Although many ACE-inhibiting molecules already exist, these present adverse side effects in the form of dry cough, dizziness, and high blood potassium levels.

The study, published in the journal Biochimie, identified a total of 197 peptides, with 189 being reported for the first time. The research team found 73 peptides in the venom of the same species, in 2012. The leap in discoveries ever since is attributed to advanced technology which enabled faster and more sensitive equipment along with an increase in available peptide sequences from databases.

A peptide for blood pressure control

The second study centered around the South American bushmaster venom and identified 151 peptides, of which 126 were previously unknown. Of particular interest is the Lm-10a peptide, derived from a metalloproteinase (protease enzyme whose catalytic mechanism involves a metal). 

This Lm-10a peptide not only inhibits ACE but also holds the potential for treating blood pressure issues. Researchers believe that both Lm-10a from L. muta and Bc-7a from B. cotiara result from fragmentation processes during venom maturation, suggesting a complex interplay of biological mechanisms in venom evolution.

“In this kind of analysis, the protein sequence obtained is just a snapshot,” Tashima explained. “Cleavage, enzymatic degradation and other processes generating novel peptides that aren’t necessarily detected occur all the time.”

While these discoveries are promising, further research is imperative to unlock the true potential of these peptides. Tashima emphasized the dynamic nature of toxin maturation, indicating that the evolving nature of venomous snakes' toxins could offer even more insights into the realm of peptides and their biological roles.
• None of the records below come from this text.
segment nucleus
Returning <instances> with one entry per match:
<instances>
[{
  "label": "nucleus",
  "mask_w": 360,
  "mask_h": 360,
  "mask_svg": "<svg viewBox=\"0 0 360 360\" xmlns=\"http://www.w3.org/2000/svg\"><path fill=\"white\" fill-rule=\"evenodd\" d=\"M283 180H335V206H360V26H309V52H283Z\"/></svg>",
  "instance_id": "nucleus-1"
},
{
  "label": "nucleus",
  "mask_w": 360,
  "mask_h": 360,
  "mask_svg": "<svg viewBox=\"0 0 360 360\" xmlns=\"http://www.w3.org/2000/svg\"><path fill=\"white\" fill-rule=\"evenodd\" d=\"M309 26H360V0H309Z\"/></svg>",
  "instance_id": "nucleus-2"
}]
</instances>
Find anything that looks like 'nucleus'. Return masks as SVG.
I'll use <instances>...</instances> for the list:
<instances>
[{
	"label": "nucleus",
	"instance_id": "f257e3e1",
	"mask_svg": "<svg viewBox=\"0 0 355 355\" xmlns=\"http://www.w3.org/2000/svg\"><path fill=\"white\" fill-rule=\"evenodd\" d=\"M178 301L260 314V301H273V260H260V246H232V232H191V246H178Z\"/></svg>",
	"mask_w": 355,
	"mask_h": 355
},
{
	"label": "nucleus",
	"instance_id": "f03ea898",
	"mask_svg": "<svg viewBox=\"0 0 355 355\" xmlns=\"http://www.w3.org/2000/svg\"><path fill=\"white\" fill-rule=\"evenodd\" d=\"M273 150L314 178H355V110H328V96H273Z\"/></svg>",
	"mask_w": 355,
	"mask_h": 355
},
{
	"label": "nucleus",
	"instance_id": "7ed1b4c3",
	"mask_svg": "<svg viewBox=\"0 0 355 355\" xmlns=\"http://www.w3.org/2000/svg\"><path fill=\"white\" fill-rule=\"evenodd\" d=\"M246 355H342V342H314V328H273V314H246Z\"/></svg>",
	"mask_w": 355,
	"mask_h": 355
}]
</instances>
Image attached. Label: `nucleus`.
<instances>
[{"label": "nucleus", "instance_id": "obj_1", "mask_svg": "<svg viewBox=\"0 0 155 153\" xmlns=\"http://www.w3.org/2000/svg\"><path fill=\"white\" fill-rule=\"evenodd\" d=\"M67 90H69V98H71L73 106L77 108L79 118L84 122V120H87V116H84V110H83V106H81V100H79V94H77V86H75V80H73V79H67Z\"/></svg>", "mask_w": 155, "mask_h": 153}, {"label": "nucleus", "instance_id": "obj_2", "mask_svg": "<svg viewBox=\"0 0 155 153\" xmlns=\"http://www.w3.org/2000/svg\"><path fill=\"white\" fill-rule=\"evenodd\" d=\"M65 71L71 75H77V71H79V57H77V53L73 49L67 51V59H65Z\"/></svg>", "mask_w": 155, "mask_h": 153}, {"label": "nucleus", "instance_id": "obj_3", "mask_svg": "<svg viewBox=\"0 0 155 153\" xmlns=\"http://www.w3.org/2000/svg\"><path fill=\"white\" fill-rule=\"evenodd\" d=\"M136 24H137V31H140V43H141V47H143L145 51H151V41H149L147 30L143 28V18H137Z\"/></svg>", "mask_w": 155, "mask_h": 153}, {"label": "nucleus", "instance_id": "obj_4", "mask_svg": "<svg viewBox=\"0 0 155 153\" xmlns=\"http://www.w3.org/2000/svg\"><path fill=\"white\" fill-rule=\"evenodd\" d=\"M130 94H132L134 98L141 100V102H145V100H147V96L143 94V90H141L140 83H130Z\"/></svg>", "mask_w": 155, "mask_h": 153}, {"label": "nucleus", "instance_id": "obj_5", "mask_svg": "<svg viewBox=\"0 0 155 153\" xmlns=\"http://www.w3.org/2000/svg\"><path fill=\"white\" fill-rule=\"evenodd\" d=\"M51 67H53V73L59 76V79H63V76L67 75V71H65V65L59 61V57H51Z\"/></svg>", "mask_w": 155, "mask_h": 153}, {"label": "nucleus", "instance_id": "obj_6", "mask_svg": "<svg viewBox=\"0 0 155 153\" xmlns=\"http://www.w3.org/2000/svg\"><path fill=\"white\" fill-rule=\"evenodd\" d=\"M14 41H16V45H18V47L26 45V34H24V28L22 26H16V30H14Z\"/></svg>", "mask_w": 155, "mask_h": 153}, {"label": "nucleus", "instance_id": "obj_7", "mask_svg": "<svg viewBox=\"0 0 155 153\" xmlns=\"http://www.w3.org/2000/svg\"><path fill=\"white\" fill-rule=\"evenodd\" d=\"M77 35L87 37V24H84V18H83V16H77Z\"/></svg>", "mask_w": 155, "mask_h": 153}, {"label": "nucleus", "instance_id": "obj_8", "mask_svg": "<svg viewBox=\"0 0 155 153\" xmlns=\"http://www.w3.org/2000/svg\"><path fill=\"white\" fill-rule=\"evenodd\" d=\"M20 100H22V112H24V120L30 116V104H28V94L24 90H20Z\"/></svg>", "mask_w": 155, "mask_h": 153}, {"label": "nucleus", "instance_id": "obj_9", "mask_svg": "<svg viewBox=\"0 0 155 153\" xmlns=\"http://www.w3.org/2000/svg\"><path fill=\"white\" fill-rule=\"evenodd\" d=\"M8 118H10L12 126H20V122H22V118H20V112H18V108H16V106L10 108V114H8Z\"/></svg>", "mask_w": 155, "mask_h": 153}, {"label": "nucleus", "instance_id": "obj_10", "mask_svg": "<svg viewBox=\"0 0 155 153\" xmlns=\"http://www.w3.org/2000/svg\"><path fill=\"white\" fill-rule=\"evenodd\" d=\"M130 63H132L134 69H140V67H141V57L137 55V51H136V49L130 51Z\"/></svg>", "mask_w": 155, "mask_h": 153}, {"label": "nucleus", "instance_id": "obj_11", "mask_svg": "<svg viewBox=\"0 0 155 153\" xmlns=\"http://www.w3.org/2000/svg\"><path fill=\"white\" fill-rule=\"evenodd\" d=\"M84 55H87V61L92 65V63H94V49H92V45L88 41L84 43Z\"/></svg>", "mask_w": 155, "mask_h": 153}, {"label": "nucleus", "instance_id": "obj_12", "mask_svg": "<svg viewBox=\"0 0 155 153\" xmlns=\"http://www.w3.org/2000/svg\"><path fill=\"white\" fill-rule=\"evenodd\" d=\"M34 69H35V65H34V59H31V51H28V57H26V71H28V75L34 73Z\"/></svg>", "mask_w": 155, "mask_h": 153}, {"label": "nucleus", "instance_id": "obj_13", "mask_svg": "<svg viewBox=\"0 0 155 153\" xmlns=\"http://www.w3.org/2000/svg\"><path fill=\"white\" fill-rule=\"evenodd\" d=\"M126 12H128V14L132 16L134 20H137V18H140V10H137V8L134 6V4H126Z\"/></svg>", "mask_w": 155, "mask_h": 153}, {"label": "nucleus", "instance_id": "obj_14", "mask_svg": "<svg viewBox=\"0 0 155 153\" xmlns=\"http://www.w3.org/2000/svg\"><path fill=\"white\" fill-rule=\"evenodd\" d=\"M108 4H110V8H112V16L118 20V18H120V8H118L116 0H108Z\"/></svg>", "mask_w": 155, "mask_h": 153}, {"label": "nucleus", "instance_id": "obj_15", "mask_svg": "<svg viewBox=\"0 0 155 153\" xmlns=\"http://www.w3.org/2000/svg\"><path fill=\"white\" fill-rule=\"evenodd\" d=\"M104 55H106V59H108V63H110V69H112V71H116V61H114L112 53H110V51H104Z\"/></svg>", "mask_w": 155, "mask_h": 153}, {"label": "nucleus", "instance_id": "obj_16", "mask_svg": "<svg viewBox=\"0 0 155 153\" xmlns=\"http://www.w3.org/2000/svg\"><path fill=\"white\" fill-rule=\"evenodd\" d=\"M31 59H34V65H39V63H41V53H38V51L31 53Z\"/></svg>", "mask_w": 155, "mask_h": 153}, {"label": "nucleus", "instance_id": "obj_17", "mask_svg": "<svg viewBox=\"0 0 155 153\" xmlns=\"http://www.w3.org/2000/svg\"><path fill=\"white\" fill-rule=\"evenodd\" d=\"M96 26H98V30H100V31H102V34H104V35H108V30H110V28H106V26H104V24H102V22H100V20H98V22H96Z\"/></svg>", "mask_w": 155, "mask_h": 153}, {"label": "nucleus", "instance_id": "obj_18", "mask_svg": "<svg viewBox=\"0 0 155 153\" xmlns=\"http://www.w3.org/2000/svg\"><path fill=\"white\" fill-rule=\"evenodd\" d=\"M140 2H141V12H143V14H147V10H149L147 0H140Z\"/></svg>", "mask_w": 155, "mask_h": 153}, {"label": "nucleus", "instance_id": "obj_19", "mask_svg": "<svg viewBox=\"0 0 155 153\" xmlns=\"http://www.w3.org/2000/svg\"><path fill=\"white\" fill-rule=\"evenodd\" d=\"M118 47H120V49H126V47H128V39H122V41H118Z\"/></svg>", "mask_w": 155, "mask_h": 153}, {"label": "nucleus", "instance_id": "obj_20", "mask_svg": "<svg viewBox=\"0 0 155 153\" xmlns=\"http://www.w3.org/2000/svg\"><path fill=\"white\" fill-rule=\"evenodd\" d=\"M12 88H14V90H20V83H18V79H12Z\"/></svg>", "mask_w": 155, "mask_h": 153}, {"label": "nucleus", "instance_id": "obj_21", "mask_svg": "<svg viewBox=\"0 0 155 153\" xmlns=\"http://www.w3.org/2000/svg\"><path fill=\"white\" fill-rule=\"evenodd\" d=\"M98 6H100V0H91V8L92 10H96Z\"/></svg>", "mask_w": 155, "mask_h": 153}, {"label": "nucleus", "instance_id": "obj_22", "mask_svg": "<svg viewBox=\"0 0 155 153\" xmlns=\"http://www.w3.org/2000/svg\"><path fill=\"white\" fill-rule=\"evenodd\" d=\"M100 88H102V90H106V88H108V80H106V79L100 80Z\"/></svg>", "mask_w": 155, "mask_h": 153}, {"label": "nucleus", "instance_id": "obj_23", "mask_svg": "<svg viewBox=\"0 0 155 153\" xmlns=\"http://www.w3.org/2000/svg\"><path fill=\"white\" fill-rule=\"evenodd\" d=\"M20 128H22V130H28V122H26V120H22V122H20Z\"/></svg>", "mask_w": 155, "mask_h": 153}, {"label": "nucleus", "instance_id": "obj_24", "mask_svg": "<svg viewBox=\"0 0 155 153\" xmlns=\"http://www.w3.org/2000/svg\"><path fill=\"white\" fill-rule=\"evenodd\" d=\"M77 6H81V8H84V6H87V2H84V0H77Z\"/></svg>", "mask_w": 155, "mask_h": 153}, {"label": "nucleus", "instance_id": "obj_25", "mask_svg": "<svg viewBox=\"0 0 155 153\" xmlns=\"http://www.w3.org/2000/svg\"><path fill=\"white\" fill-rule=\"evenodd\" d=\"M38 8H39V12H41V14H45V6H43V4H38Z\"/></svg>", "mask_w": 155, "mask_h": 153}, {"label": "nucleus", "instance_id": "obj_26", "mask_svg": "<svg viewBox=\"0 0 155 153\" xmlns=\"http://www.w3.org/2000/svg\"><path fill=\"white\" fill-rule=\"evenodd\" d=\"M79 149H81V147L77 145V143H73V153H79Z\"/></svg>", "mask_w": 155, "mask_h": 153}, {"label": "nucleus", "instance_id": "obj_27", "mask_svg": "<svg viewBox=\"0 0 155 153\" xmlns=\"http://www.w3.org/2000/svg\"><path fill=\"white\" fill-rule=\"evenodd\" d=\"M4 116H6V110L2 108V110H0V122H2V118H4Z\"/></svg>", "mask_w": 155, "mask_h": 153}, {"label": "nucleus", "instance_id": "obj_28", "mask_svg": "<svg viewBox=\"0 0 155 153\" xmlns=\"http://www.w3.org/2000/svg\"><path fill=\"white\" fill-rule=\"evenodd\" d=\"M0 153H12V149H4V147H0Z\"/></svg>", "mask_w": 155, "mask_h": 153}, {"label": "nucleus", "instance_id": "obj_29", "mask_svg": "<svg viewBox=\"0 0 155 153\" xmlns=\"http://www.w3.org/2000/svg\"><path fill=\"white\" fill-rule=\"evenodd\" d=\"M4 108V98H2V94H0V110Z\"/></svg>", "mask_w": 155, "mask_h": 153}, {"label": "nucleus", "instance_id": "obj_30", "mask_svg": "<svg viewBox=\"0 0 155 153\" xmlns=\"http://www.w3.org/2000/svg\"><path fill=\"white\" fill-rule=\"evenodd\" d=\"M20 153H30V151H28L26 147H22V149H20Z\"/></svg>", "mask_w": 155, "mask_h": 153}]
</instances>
"Despite advances in sequencing technology, much remains to be discovered about the vast universe of peptides and their biological roles,” Tashima concluded. “We must take advantage of our good fortune in being able to study these species, many of which will be extinct before they’ve even been discovered."

Study Abstract

Snake venoms are primarily composed of proteins and peptides, which selectively interact with specific molecular targets, disrupting prey homeostasis. Identifying toxins and the mechanisms involved in envenoming can lead to the discovery of new drugs based on natural peptide scaffolds. In this study, we used mass spectrometry-based peptidomics to sequence 197 peptides in the venom of Bothrops cotiara, including a novel 7-residue peptide derived from a snake venom metalloproteinase. This peptide, named Bc-7a, features a pyroglutamic acid at the N-terminal and a PFR motif at the C-terminal, homologous to bradykinin. Using FRET (fluorescence resonance energy transfer) substrate assays, we demonstrated that Bc-7a strongly inhibits the two domains of angiotensin converting enzyme (Ki < 1 μM). Our findings contribute to the repertoire of biologically active peptides from snake venoms capable of inhibiting angiotensin-converting enzyme (ACE), beyond current known structural motifs and precursors. In summary, we report a novel snake venom peptide with ACE inhibitory activity, suggesting its potential contribution to the hypotensive effect observed in envenomation.